TEXTO DE LEITURA:
■ ■ ■
A assistência técnica em habitação de interesse social no Brasil tem uma longa história. Cooperativas gaúchas, movimentos populares pela moradia em São Paulo e mutirões de Goiás, entre outras experiências, há várias décadas arquitetos vêm assessorando a população de baixa renda na produção das suas moradias e, em termos gerais, na produção de cidade. Com o restabelecimento da democracia em 1988, a assistência técnica começou a ter apoio institucional, permitindo trabalhar projetos de grande escala e avançar na consolidação de um modelo de produção não submetido aos interesses dos capitais imobiliário e financeiro. Em 2001, o Estatuto da Cidade reconheceu a assistência técnica como um dos instrumentos para atingir o seu principal objetivo, a saber, ordenar o pleno desenvolvimento das funções sociais da cidade e da propriedade urbana. Em 2008 finalmente foi aprovada a Lei 11.888 de Assistência Técnica Pública e Gratuita para o projeto e a construção de habitação de interesse social. O problema que visa resolver é simples: se uma família ganha menos de três salários mínimos, como vai poder contratar um arquiteto para projetar e construir uma moradia segura que cumpra as exigências legais urbanas e habitacionais?

 

Estes desenvolvimentos vem caminhando junto a um processo de reflexão coletiva sobre a sociedade contemporânea. A reflexão tem como base o direito à cidade, termo utilizado pela primeira vez pelo filósofo francês Henri Lefebvre em 1968 e que vem crescentemente sendo utilizados como bandeira articuladora dos movimentos sociais urbanos do Brasil e do mundo ocidental em geral. Mas, como podemos entender especificamente a assistência técnica desde a perspectiva do direito à cidade? Como os arquitetos e engenheiros podem assessorar a população de baixa renda para que eles possam exercer seu direito à cidade? A resposta a estas perguntas é complexa, primeiro, pela diversidade de significações que este termo adotou em função do contexto e dos objetivos dos usuários; segundo, pela sua profundidade filosófica, tanto no pensamento do seu criador como nos debates e produções literárias atuais sobre este conceito.
■ ■ ■
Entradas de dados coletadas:
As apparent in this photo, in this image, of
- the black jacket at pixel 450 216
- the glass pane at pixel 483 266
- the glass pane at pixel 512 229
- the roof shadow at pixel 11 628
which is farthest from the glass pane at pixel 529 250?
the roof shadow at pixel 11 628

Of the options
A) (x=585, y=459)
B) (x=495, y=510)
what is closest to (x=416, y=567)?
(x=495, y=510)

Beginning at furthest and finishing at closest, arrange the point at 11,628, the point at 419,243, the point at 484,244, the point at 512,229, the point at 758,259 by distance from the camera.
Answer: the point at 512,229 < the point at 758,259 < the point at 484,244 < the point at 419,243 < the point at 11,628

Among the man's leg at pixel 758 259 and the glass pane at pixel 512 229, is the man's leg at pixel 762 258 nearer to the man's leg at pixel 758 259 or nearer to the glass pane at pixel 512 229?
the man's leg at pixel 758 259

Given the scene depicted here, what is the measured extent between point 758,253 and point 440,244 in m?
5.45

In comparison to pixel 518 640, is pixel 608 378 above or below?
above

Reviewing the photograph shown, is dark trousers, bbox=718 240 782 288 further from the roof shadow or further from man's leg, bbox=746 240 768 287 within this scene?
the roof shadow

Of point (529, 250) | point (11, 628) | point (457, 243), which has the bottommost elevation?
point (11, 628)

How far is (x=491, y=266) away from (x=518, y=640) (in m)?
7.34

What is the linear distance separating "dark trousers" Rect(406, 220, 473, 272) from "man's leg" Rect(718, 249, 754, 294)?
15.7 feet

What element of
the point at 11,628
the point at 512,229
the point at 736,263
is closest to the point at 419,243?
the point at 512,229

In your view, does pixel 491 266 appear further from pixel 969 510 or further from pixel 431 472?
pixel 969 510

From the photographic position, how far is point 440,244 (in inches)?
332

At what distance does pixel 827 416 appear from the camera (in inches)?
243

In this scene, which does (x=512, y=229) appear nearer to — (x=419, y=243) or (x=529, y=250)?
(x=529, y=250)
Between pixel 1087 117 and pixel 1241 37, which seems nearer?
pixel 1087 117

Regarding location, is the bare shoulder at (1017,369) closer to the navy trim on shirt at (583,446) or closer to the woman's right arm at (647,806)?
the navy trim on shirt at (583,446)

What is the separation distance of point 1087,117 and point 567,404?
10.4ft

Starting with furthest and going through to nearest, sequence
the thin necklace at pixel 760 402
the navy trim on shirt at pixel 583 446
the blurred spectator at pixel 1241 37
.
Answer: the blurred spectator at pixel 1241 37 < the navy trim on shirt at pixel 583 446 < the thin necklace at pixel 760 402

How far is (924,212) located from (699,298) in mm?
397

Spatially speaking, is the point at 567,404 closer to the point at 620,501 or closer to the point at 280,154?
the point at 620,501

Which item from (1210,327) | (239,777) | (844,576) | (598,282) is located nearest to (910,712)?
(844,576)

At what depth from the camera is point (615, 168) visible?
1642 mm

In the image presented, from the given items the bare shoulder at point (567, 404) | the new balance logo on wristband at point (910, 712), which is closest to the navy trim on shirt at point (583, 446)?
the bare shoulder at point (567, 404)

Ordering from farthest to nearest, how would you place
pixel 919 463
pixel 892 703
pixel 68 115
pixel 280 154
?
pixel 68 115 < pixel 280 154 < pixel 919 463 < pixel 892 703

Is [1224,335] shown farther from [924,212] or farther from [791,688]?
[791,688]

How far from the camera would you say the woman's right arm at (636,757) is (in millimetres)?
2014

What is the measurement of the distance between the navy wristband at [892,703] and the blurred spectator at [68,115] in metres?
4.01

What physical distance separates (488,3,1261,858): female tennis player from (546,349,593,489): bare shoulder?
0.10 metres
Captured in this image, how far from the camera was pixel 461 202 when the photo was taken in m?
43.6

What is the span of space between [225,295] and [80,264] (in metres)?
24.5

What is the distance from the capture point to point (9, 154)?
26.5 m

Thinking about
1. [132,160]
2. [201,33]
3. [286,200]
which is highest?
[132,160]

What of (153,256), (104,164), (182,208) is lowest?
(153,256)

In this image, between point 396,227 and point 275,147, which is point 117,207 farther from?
■ ■ ■
TAREFA ESCRITA 1:
Diga se cada afirmação abaixo está de acordo com o texto sobre assistência técnica em habitação. Justifique cada resposta com as palavras exatas do texto: (a) O Estatuto da Cidade reconheceu a assistência técnica como instrumento em 2008. (b) A Lei 11.888 trata de assistência técnica pública e gratuita. (c) O termo "direito à cidade" foi usado pela primeira vez por Henri Lefebvre em 1968.
TAREFA ESCRITA 2:
Liste todos os anos mencionados no texto sobre assistência técnica em habitação.
TAREFA ESCRITA 3:
Retome o texto sobre assistência técnica em habitação e o direito à cidade e continue-o a partir da última frase.

RESPOSTA CORRETA 1:
(a) Não: "Em 2001, o Estatuto da Cidade reconheceu a assistência técnica como um dos instrumentos para atingir o seu principal objetivo".
(b) Sim: "foi aprovada a Lei 11.888 de Assistência Técnica Pública e Gratuita para o projeto e a construção de habitação de interesse social".
(c) Sim: "termo utilizado pela primeira vez pelo filósofo francês Henri Lefebvre em 1968".

RESPOSTA CORRETA 2:
1988, 2001, 2008, 1968

RESPOSTA CORRETA 3:
 

Numa aproximação fiel à radicalidade, abrangência e complexidade deste conceito, devemos entender que o direito à cidade transcende a materialidade da cidade e da moradia. Não é um direito, no sentido jurídico, a uma casa ou espaço urbano melhor, não é só uma questão de redistribuição da riqueza nem de cumprir procedimentos. O simples fato de ter assistência técnica não assegura o acesso ao direito à cidade. O primeiro que devemos ter em conta é que, em essência, o direito à cidade é antagônico ao neoliberalismo. Juntos, o direito à cidade e o neoliberalismo compõem o movimento da história contemporânea. Este movimento, a nossa história, se alimenta das contradições, conflitos, lutas e disputas na cidade e pela cidade. Quando se luta pelo direito à cidade, se luta pela superação do neoliberalismo. Quando seja superado o neoliberalismo, o direito à cidade ficará também no passado e surgirão novos desafios.

 

Outro aspecto fundamental do direito à cidade é que também nos ajuda a entender a dialética entre a sociedade e o espaço, de como o espaço não é universal, não é uma condição a priori, não é simplesmente o lugar onde acontecem as coisas. O espaço é um produto social que intervém simultaneamente na produção da práxis social. Em outras palavras, de um lado, a sociedade concebe e constrói o espaço, do outro lado, o espaço influi nas relações sociais.

 

Resumindo, o direito à cidade é uma noção que nos convida a refletir criticamente sobre a lógica neoliberal dominante por trás da segregação urbana e das desigualdades sociais. O direito à cidade também nos ensina que, no processo de produção do espaço (das moradias, da cidade) mudamos a nós mesmos.

 

Então, onde entra assistência técnica nestes conceitos? Vemos dois pontos entrelaçados, um político, outro sócio-espacial. Primeiro, ao lidar com clientes de renda baixa em projetos urbanísticos, os arquitetos ou engenheiros devem posicionar-se politicamente a favor ou contra a desigualdade social, a segregação, a valorização fundiária e a mercantilização das relações sociais. Segundo, em projetos arquitetônicos devemos posicionarmos no degrau na escada de participação do processo: vamos escutar o cliente e apoiar suas aspirações criativas, ou vamos elaborar um projeto autoral para que o cliente ratifique-o no final? Estes posicionamentos condicionam a possibilidade da assistência técnica contribuir ao direito à cidade. Este é o principal desafio que os arquitetos e engenheiros devem afrontar ao trabalhar com população de baixa renda.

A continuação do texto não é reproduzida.